→ **Work to complete**: Without the pictures, give the entries below again exactly as written.

[Given entries]

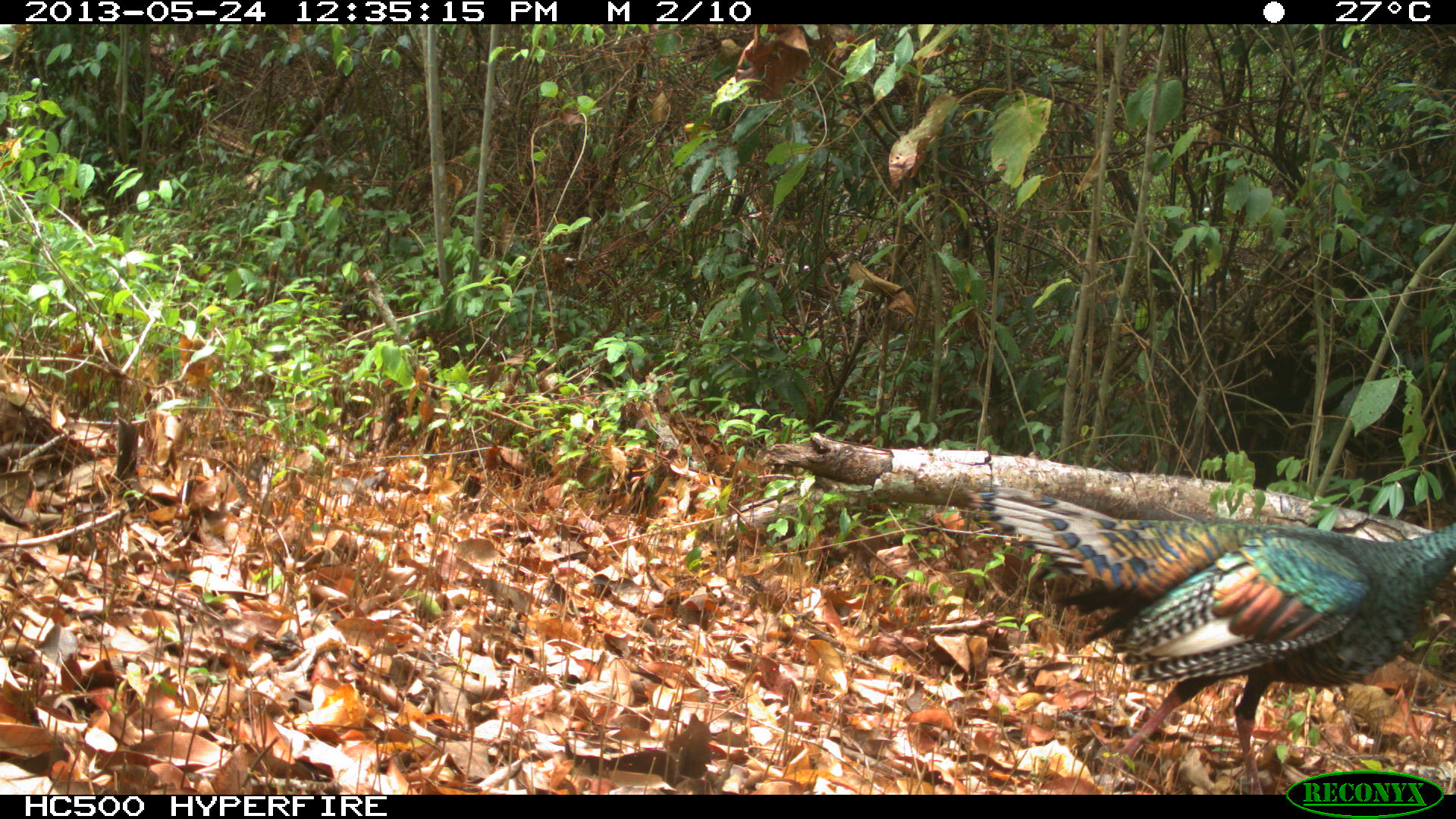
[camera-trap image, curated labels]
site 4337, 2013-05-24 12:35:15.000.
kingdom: Animalia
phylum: Chordata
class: Aves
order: Galliformes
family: Phasianidae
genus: Meleagris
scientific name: Meleagris ocellata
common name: ocellated turkey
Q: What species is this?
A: Meleagris ocellata (ocellated turkey).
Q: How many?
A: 1.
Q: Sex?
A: Male.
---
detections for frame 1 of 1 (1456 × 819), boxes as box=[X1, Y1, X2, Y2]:
meleagris ocellata: box=[963, 485, 1456, 795]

[/Given entries]

→ **Output of the task**:
[camera-trap image, curated labels]
site 4337, 2013-05-24 12:35:15.000.
kingdom: Animalia
phylum: Chordata
class: Aves
order: Galliformes
family: Phasianidae
genus: Meleagris
scientific name: Meleagris ocellata
common name: ocellated turkey
Q: What species is this?
A: Meleagris ocellata (ocellated turkey).
Q: How many?
A: 1.
Q: Sex?
A: Male.
---
detections for frame 1 of 1 (1456 × 819), boxes as box=[X1, Y1, X2, Y2]:
meleagris ocellata: box=[963, 485, 1456, 795]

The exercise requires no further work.